There are 1,000 visas made available each year but in the past this quota has not been reached. The Tech sector has taken greatest advantage of the scheme, achieving a relaxation in the eligibility criteria in November 2015 to better meet the industry’s needs. Tech City UK’s annual quota has recently been increased from 200 to 250.

Applicants must apply for endorsement from the relevant ‘competent’ body prior to submitting their application to the Home Office. The endorsing bodies are the Tech City UK, Royal Society, Royal Academy of Engineering, the Arts Council and the British Academy.


Collyer Bristow says the fact that Digital Technology represented nearly half (227) of all endorsed applications (487) last year demonstrates how the UK has become an international hub for technology, partly driven by the dramatic growth of the UK’s fintech and broader software industry.

The firm argue that the UK’s status as a leading centre of technology innovation needs to be protected and that Exceptional Talent visas are one way of ensuring UK start-ups still have access to top talent even after the UK leaves the EU.

James Badcock, Partner and Head of Private Client team at Collyer Bristow, says:

“Fears that Brexit will result in rule changes may have helped trigger the surge in visa applications from talented individuals. Tech businesses are frustrated that there is no visibility over where we are going over visa rules.
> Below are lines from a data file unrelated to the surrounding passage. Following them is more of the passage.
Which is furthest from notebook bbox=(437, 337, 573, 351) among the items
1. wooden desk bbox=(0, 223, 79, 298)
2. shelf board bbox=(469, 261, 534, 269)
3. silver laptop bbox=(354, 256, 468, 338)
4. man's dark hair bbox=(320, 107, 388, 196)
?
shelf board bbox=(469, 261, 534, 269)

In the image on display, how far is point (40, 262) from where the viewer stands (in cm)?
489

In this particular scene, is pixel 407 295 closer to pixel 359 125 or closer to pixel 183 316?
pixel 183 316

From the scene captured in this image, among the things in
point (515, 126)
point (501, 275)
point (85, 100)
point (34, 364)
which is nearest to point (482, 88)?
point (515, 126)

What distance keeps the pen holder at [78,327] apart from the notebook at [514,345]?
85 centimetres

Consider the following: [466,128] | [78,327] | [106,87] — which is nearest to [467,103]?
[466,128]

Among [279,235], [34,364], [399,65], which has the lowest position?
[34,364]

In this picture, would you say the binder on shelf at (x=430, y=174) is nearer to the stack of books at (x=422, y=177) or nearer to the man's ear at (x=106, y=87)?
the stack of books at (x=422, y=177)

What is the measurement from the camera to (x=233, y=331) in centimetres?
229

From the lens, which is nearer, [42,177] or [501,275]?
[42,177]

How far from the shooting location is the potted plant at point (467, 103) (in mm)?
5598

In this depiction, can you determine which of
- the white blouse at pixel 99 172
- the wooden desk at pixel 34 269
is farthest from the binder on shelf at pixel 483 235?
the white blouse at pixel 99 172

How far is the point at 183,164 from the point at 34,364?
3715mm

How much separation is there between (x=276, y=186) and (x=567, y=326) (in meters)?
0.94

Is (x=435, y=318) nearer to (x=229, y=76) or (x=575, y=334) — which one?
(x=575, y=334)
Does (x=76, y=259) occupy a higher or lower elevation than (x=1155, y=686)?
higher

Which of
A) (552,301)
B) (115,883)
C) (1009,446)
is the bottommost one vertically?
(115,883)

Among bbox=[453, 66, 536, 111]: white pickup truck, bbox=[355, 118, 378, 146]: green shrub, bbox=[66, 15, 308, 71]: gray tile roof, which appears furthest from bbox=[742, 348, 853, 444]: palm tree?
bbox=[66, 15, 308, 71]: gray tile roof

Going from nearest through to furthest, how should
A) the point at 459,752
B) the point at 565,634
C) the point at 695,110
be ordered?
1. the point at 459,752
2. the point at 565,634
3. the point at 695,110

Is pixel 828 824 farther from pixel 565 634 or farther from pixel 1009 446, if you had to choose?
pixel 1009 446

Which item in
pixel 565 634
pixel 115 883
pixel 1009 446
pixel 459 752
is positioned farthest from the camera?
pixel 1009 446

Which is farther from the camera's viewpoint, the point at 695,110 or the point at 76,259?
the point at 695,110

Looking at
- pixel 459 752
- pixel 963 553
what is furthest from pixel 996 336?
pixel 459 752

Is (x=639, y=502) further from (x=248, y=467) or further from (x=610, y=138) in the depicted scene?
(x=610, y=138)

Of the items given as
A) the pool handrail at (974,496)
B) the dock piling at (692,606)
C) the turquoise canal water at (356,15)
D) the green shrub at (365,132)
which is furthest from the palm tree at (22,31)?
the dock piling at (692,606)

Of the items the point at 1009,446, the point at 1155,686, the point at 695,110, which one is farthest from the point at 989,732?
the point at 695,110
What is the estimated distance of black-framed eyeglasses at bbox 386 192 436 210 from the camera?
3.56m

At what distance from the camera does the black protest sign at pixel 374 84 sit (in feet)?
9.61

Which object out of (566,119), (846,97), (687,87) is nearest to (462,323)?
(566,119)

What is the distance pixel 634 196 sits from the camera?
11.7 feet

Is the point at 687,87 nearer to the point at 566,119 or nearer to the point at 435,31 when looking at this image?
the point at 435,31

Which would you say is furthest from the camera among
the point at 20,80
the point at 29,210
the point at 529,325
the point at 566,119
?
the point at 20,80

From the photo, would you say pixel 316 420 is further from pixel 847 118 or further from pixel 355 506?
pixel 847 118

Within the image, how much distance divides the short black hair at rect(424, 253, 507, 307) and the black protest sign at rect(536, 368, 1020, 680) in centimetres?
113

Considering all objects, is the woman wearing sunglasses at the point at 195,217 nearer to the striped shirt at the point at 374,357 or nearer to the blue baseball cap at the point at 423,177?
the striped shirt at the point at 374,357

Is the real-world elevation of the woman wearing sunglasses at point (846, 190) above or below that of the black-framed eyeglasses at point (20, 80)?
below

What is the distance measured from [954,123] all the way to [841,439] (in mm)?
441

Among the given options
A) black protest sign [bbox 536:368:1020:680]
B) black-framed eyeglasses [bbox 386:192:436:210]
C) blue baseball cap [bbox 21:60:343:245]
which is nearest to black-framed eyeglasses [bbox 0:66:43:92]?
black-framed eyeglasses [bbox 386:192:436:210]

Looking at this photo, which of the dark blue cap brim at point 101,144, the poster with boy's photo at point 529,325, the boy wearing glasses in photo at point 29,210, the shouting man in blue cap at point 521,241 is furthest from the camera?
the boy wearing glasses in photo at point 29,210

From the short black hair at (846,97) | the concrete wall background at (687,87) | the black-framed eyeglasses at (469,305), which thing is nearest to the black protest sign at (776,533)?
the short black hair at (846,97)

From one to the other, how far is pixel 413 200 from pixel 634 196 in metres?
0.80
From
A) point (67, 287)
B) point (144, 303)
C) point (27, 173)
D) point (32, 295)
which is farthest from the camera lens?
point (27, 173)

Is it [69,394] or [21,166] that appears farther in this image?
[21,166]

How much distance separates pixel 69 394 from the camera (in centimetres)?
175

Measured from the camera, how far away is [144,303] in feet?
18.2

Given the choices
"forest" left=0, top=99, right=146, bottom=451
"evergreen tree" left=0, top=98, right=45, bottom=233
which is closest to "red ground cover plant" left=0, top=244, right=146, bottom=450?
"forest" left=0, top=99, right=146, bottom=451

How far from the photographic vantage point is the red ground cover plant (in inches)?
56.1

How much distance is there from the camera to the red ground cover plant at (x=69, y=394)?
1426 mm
There will now be pressure on the Government to further increase the number of visas available.”


“The Exceptional Talent visa has become better known but it is still underused. As Brexit looms large on the horizon there are several measures that could be introduced to ensure this route is utilised for other sectors. For example, the visa could be actively promoted abroad.”


“Overseas talent helps fuel growth, which in turn creates high quality jobs for the UK workforce and it’s vital the Government keeps the door open.”